Exactly those lines that run from the one containing "United States, site archbold_FL-19." through the last line of the entries below should be printed, and no others.
○ ○ ○ ○ ○ ○ ○
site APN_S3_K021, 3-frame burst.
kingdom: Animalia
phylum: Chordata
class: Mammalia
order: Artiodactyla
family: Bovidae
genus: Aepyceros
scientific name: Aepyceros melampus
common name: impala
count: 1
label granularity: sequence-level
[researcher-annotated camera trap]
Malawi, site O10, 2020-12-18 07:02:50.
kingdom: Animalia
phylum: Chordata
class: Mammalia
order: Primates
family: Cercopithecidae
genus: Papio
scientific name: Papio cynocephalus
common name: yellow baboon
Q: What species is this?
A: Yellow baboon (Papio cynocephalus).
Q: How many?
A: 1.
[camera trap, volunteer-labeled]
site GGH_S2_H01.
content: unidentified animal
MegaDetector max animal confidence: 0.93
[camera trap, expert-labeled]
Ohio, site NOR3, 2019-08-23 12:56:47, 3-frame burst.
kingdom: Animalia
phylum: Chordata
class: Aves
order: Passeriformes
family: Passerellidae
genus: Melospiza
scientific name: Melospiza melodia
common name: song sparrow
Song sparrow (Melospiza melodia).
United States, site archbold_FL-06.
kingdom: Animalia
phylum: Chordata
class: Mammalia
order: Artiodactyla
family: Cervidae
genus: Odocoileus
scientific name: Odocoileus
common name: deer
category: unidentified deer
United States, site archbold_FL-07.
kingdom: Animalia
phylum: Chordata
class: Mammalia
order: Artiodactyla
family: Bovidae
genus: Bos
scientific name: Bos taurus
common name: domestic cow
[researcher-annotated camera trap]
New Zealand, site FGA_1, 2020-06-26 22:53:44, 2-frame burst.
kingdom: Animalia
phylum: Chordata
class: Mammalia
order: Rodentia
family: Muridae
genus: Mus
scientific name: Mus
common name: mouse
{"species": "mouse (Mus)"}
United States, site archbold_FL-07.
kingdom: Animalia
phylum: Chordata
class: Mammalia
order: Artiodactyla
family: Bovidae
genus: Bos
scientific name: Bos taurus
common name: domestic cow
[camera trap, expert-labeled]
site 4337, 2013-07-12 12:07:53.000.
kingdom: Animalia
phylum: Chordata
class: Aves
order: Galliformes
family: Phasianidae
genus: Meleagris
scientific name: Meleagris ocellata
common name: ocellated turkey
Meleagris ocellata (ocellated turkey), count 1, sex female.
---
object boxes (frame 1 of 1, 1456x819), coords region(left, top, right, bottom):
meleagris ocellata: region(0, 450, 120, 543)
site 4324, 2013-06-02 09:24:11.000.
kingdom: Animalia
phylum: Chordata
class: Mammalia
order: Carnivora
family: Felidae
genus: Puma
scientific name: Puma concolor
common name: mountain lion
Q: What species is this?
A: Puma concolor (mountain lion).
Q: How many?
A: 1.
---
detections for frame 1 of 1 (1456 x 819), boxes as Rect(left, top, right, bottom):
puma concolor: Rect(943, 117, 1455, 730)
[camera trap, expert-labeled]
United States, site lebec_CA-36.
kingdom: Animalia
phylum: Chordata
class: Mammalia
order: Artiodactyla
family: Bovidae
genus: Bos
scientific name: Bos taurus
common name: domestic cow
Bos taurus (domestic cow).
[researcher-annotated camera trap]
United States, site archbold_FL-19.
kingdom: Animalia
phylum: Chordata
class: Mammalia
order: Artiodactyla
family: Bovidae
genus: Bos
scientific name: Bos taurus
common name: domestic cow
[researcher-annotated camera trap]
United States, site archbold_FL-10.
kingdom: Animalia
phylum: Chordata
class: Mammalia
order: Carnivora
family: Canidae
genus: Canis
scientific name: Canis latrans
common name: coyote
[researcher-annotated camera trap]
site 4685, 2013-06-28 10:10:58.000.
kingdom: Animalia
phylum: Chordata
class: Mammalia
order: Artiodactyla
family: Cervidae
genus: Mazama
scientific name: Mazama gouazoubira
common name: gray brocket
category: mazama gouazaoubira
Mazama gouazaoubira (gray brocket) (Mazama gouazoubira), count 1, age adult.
○ ○ ○ ○ ○ ○ ○
◆ **ANSWER TO THIS PROBLEM**
United States, site archbold_FL-19.
kingdom: Animalia
phylum: Chordata
class: Mammalia
order: Artiodactyla
family: Bovidae
genus: Bos
scientific name: Bos taurus
common name: domestic cow
[researcher-annotated camera trap]
United States, site archbold_FL-10.
kingdom: Animalia
phylum: Chordata
class: Mammalia
order: Carnivora
family: Canidae
genus: Canis
scientific name: Canis latrans
common name: coyote
[researcher-annotated camera trap]
site 4685, 2013-06-28 10:10:58.000.
kingdom: Animalia
phylum: Chordata
class: Mammalia
order: Artiodactyla
family: Cervidae
genus: Mazama
scientific name: Mazama gouazoubira
common name: gray brocket
category: mazama gouazaoubira
Mazama gouazaoubira (gray brocket) (Mazama gouazoubira), count 1, age adult.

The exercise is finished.